A huge crowd massed outside the courthouse in Redwood City, where the case was moved after defense attorneys argued Peterson had been demonized in his hometown of Modesto to the point that he couldn't get a fair trial. "He's a sicko. He needs to fry," said Bob Johnston, 42. "I wanted to see that justice was served."

As the courtroom emptied, throngs of well-wishers cheered Laci's Peterson's family. Gwendolyn Kemple, a distant relative of Sharon Rocha, was crying and shaking, saying "We're just elated."

Outside the courthouse, someone in the crowd booed Jackie Peterson, Scott's mother, before the family was rushed away by police. Someone else in the crowd shouted "SHE didn't kill her!"

Peterson never took the stand in the trial. His lawyers argued that he was the victim of a frame-up. They suggested that someone else — perhaps homeless people, sex offenders or suspicious-looking characters spotted in the neighborhood — abducted Laci Peterson while she walked the dog, then killed her and dumped the body in the water after learning of Peterson's fishing-trip alibi.

Peterson's lawyers also offered evidence that the fetus may have died days or weeks after the disappearance, when Scott was being watched closely by the police and the media.

And they explained his lies and inconsistent statements about his affair and his activities around the time of the disappearance as the mutterings of a man in the midst of a breakdown over his missing wife.

Defense attorney Mark Geragos acknowledged the jurors probably hated Peterson, and pleaded with them not to convict him simply because the prosecution had made him look like a "jerk and a liar."

Geragos also noted the lingering questions about how Laci died. "Maybe the logical explanation for the fact that we have no evidence of her struggling in that house, dying in that house is because it didn't happen in that house," he said.

In addition, Geragos said police found that someone had used a computer in the Petersons' home on the morning Laci vanished — after authorities contend Laci was already dead — to search Web sites for a scarf and a sunflower-motif umbrella stand. He suggested the user was Laci Peterson.

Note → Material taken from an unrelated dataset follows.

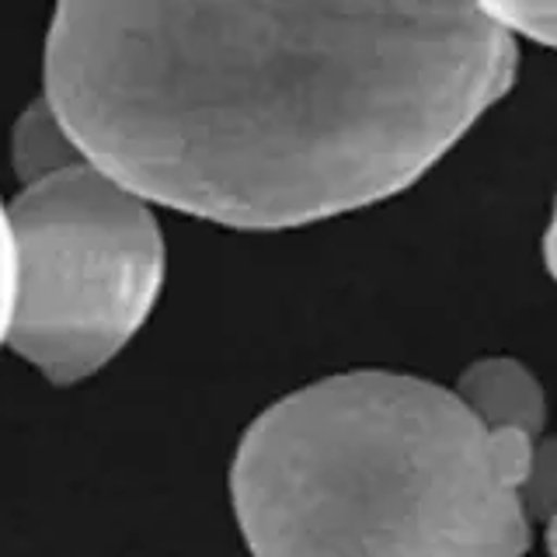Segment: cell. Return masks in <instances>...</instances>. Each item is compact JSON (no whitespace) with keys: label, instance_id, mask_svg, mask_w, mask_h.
<instances>
[{"label":"cell","instance_id":"obj_1","mask_svg":"<svg viewBox=\"0 0 557 557\" xmlns=\"http://www.w3.org/2000/svg\"><path fill=\"white\" fill-rule=\"evenodd\" d=\"M516 63L484 4H60L46 98L144 202L286 231L414 185Z\"/></svg>","mask_w":557,"mask_h":557},{"label":"cell","instance_id":"obj_2","mask_svg":"<svg viewBox=\"0 0 557 557\" xmlns=\"http://www.w3.org/2000/svg\"><path fill=\"white\" fill-rule=\"evenodd\" d=\"M536 443L422 376H327L240 435L234 516L251 557H522Z\"/></svg>","mask_w":557,"mask_h":557},{"label":"cell","instance_id":"obj_3","mask_svg":"<svg viewBox=\"0 0 557 557\" xmlns=\"http://www.w3.org/2000/svg\"><path fill=\"white\" fill-rule=\"evenodd\" d=\"M8 223V345L60 387L95 376L147 324L164 286V237L150 202L87 161L17 191Z\"/></svg>","mask_w":557,"mask_h":557},{"label":"cell","instance_id":"obj_4","mask_svg":"<svg viewBox=\"0 0 557 557\" xmlns=\"http://www.w3.org/2000/svg\"><path fill=\"white\" fill-rule=\"evenodd\" d=\"M457 397L492 432L527 435L533 443L544 432L547 422L544 387H540L536 376L519 359L492 356L470 362L457 383Z\"/></svg>","mask_w":557,"mask_h":557},{"label":"cell","instance_id":"obj_5","mask_svg":"<svg viewBox=\"0 0 557 557\" xmlns=\"http://www.w3.org/2000/svg\"><path fill=\"white\" fill-rule=\"evenodd\" d=\"M11 161L22 188L57 178V174L87 164V157L66 133L63 119L49 104V98H35L25 104L11 129Z\"/></svg>","mask_w":557,"mask_h":557},{"label":"cell","instance_id":"obj_6","mask_svg":"<svg viewBox=\"0 0 557 557\" xmlns=\"http://www.w3.org/2000/svg\"><path fill=\"white\" fill-rule=\"evenodd\" d=\"M522 509L530 527H544L547 554L557 557V440H540L533 446V463L522 484Z\"/></svg>","mask_w":557,"mask_h":557},{"label":"cell","instance_id":"obj_7","mask_svg":"<svg viewBox=\"0 0 557 557\" xmlns=\"http://www.w3.org/2000/svg\"><path fill=\"white\" fill-rule=\"evenodd\" d=\"M487 14L512 35L557 49V4H484Z\"/></svg>","mask_w":557,"mask_h":557},{"label":"cell","instance_id":"obj_8","mask_svg":"<svg viewBox=\"0 0 557 557\" xmlns=\"http://www.w3.org/2000/svg\"><path fill=\"white\" fill-rule=\"evenodd\" d=\"M11 310H14V240H11L8 206L0 202V345L8 342Z\"/></svg>","mask_w":557,"mask_h":557},{"label":"cell","instance_id":"obj_9","mask_svg":"<svg viewBox=\"0 0 557 557\" xmlns=\"http://www.w3.org/2000/svg\"><path fill=\"white\" fill-rule=\"evenodd\" d=\"M544 261H547L550 275L557 278V202H554V216H550L547 237H544Z\"/></svg>","mask_w":557,"mask_h":557}]
</instances>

The story proved irresistible to the cable networks, which almost every night brought in experts to pick apart the two sides' legal strategies and expound on some of the soap opera aspects of the case, which included hours of secretly taped calls in which Peterson spun out elaborate tales to Frey.

Frey herself testified, saying that Peterson told her during their affair that he had "lost his wife." But she said that in all their recorded conversations, he repeatedly professed his love for his wife and never said anything to incriminate himself in her slaying.